◆ What to produce
The listing below should be written out exactly; please include all of it.

** Record extracts follows **

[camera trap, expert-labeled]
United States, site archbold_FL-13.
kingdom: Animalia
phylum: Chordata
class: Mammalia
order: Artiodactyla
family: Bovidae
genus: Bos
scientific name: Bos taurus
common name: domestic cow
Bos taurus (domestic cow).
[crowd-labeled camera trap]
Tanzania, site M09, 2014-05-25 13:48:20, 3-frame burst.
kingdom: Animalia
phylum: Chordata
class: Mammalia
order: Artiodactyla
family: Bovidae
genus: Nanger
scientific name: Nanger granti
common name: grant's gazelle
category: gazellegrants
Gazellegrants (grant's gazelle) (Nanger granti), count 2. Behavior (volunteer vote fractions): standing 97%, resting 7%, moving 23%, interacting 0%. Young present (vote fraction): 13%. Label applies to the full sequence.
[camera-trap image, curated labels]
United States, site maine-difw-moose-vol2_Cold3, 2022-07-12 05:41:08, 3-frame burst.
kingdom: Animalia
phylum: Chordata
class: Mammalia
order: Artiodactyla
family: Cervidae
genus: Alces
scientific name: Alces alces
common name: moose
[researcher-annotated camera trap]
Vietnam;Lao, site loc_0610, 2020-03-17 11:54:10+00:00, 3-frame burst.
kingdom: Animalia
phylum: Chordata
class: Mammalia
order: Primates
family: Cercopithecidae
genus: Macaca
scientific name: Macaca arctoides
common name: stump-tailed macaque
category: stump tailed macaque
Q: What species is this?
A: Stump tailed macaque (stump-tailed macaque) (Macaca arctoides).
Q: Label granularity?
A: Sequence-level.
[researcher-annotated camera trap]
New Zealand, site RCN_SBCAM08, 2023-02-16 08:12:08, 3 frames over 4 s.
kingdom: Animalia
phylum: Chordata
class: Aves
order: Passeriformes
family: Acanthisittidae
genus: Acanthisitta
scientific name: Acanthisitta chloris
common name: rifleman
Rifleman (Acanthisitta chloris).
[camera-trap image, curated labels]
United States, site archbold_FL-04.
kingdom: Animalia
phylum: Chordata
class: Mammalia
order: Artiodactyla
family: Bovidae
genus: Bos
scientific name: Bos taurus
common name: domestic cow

** End of Record extracts **

◆ Reply
[camera trap, expert-labeled]
United States, site archbold_FL-13.
kingdom: Animalia
phylum: Chordata
class: Mammalia
order: Artiodactyla
family: Bovidae
genus: Bos
scientific name: Bos taurus
common name: domestic cow
Bos taurus (domestic cow).
[crowd-labeled camera trap]
Tanzania, site M09, 2014-05-25 13:48:20, 3-frame burst.
kingdom: Animalia
phylum: Chordata
class: Mammalia
order: Artiodactyla
family: Bovidae
genus: Nanger
scientific name: Nanger granti
common name: grant's gazelle
category: gazellegrants
Gazellegrants (grant's gazelle) (Nanger granti), count 2. Behavior (volunteer vote fractions): standing 97%, resting 7%, moving 23%, interacting 0%. Young present (vote fraction): 13%. Label applies to the full sequence.
[camera-trap image, curated labels]
United States, site maine-difw-moose-vol2_Cold3, 2022-07-12 05:41:08, 3-frame burst.
kingdom: Animalia
phylum: Chordata
class: Mammalia
order: Artiodactyla
family: Cervidae
genus: Alces
scientific name: Alces alces
common name: moose
[researcher-annotated camera trap]
Vietnam;Lao, site loc_0610, 2020-03-17 11:54:10+00:00, 3-frame burst.
kingdom: Animalia
phylum: Chordata
class: Mammalia
order: Primates
family: Cercopithecidae
genus: Macaca
scientific name: Macaca arctoides
common name: stump-tailed macaque
category: stump tailed macaque
Q: What species is this?
A: Stump tailed macaque (stump-tailed macaque) (Macaca arctoides).
Q: Label granularity?
A: Sequence-level.
[researcher-annotated camera trap]
New Zealand, site RCN_SBCAM08, 2023-02-16 08:12:08, 3 frames over 4 s.
kingdom: Animalia
phylum: Chordata
class: Aves
order: Passeriformes
family: Acanthisittidae
genus: Acanthisitta
scientific name: Acanthisitta chloris
common name: rifleman
Rifleman (Acanthisitta chloris).
[camera-trap image, curated labels]
United States, site archbold_FL-04.
kingdom: Animalia
phylum: Chordata
class: Mammalia
order: Artiodactyla
family: Bovidae
genus: Bos
scientific name: Bos taurus
common name: domestic cow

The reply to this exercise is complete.